GIVEN RECORDS:

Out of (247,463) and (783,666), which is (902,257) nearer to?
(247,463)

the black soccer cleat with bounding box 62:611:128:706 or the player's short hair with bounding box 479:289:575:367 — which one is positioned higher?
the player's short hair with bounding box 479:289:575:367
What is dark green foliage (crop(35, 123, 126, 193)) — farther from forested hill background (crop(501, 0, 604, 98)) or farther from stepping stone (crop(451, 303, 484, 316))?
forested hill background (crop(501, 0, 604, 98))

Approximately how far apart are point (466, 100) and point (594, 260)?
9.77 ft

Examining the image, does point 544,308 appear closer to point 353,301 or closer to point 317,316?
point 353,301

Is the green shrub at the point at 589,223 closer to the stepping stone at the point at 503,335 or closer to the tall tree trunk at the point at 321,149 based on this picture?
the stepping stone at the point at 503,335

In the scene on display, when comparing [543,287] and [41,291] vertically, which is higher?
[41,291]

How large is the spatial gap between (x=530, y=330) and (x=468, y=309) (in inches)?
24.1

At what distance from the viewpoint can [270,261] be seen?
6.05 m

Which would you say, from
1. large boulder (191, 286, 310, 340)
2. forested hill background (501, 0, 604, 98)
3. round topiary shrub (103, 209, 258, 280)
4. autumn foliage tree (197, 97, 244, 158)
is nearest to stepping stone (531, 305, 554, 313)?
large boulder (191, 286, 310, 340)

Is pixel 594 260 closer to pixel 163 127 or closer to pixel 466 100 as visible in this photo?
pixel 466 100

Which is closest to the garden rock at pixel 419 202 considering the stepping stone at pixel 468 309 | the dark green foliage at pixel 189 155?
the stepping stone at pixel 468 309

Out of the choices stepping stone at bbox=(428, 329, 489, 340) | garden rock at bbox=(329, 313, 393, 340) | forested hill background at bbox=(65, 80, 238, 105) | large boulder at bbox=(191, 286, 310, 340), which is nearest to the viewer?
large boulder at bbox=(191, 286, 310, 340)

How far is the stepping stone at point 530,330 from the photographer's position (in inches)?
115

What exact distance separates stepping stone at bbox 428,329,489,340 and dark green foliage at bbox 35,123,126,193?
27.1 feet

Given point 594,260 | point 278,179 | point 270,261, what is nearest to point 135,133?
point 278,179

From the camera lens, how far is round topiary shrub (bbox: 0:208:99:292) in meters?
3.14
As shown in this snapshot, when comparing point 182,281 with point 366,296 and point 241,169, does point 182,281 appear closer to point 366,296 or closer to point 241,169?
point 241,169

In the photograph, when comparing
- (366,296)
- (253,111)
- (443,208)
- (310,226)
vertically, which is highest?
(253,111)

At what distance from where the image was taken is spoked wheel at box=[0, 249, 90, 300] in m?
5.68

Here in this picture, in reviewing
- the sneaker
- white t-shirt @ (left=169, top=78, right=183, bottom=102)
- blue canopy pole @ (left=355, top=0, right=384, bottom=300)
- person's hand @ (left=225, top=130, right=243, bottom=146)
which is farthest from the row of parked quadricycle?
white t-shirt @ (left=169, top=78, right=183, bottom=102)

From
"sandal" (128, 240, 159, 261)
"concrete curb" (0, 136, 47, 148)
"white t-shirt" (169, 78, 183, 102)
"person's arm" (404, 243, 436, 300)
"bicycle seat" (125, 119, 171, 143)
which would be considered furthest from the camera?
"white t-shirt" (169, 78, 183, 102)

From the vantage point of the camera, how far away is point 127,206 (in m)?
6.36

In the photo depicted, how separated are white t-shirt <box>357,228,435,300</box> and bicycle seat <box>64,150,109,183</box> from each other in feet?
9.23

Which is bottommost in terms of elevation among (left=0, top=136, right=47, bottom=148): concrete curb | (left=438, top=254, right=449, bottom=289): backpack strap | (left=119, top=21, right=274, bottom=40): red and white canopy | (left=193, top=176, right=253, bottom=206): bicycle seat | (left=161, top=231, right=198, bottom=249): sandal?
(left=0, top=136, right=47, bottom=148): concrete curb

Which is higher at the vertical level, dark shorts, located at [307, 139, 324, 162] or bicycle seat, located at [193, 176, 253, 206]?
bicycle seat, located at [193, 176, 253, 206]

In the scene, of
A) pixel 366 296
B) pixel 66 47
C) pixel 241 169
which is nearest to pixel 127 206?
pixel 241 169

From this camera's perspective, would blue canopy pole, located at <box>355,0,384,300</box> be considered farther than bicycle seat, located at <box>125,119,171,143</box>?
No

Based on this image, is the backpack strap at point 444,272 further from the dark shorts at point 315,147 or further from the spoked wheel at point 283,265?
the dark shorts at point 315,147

INSTRUCTION: Rewrite all the lines above, putting "bicycle wheel" wherever "spoked wheel" appears and leaving everything else untouched.

REPLY:
Out of (247,463) and (783,666), which is (902,257) nearer to?
(247,463)

the black soccer cleat with bounding box 62:611:128:706 or the player's short hair with bounding box 479:289:575:367 — which one is positioned higher?
the player's short hair with bounding box 479:289:575:367
What is dark green foliage (crop(35, 123, 126, 193)) — farther from forested hill background (crop(501, 0, 604, 98)) or farther from stepping stone (crop(451, 303, 484, 316))?
forested hill background (crop(501, 0, 604, 98))

Approximately how far apart are point (466, 100) and point (594, 260)?
9.77 ft

Examining the image, does point 544,308 appear closer to point 353,301 or closer to point 317,316?
point 353,301

Is the green shrub at the point at 589,223 closer to the stepping stone at the point at 503,335 or closer to the tall tree trunk at the point at 321,149 based on this picture?
the stepping stone at the point at 503,335

In the scene on display, when comparing [543,287] and [41,291] vertically, which is higher?
[41,291]

How large is the spatial gap between (x=530, y=330) and (x=468, y=309) (in inches)?
24.1

At what distance from the viewpoint can [270,261] be seen?
6.05 m

Which would you say, from
1. large boulder (191, 286, 310, 340)
2. forested hill background (501, 0, 604, 98)
3. round topiary shrub (103, 209, 258, 280)
4. autumn foliage tree (197, 97, 244, 158)
is nearest to stepping stone (531, 305, 554, 313)?
large boulder (191, 286, 310, 340)

Is pixel 594 260 closer to pixel 163 127 or closer to pixel 466 100 as visible in this photo?
pixel 466 100

Which is closest to the garden rock at pixel 419 202 considering the stepping stone at pixel 468 309 | the dark green foliage at pixel 189 155?
the stepping stone at pixel 468 309

Out of the choices stepping stone at bbox=(428, 329, 489, 340) | garden rock at bbox=(329, 313, 393, 340) | forested hill background at bbox=(65, 80, 238, 105) | large boulder at bbox=(191, 286, 310, 340), which is nearest to the viewer?
large boulder at bbox=(191, 286, 310, 340)

How far is the stepping stone at point 530,330 from the photographer's position (in inches)?
115

What exact distance separates stepping stone at bbox 428,329,489,340 and dark green foliage at bbox 35,123,126,193?
27.1 feet

Given point 594,260 | point 278,179 | point 270,261, what is nearest to point 135,133?
point 278,179

From the camera lens, how far is round topiary shrub (bbox: 0:208:99:292) in meters?
3.14
As shown in this snapshot, when comparing point 182,281 with point 366,296 and point 241,169, does point 182,281 appear closer to point 366,296 or closer to point 241,169?
point 241,169

In the photograph, when comparing
- (366,296)
- (253,111)
- (443,208)
- (310,226)
vertically, which is highest?
(253,111)

At what distance from where the image was taken is bicycle wheel at box=[0, 249, 90, 300] in m?
5.68

Here in this picture, in reviewing
- the sneaker
- white t-shirt @ (left=169, top=78, right=183, bottom=102)
- blue canopy pole @ (left=355, top=0, right=384, bottom=300)
- person's hand @ (left=225, top=130, right=243, bottom=146)
which is farthest from the row of parked quadricycle?
white t-shirt @ (left=169, top=78, right=183, bottom=102)

From
"sandal" (128, 240, 159, 261)
"concrete curb" (0, 136, 47, 148)
"white t-shirt" (169, 78, 183, 102)
"person's arm" (404, 243, 436, 300)
"bicycle seat" (125, 119, 171, 143)
which would be considered furthest from the camera?
"white t-shirt" (169, 78, 183, 102)

From the vantage point of the camera, how far away is point 127,206 (in m)?
6.36

In the photo depicted, how separated are white t-shirt <box>357,228,435,300</box> and bicycle seat <box>64,150,109,183</box> from each other in feet?
9.23

Which is bottommost in terms of elevation among (left=0, top=136, right=47, bottom=148): concrete curb | (left=438, top=254, right=449, bottom=289): backpack strap | (left=119, top=21, right=274, bottom=40): red and white canopy | (left=193, top=176, right=253, bottom=206): bicycle seat | (left=161, top=231, right=198, bottom=249): sandal?
(left=0, top=136, right=47, bottom=148): concrete curb

Which is higher at the vertical level, dark shorts, located at [307, 139, 324, 162] or bicycle seat, located at [193, 176, 253, 206]?
bicycle seat, located at [193, 176, 253, 206]

In the scene, of
A) pixel 366 296
B) pixel 66 47
C) pixel 241 169
which is nearest to pixel 127 206?
pixel 241 169

From this camera's perspective, would blue canopy pole, located at <box>355,0,384,300</box> be considered farther than bicycle seat, located at <box>125,119,171,143</box>?
No

Based on this image, is the backpack strap at point 444,272 further from the dark shorts at point 315,147 or further from the bicycle wheel at point 283,265?
the dark shorts at point 315,147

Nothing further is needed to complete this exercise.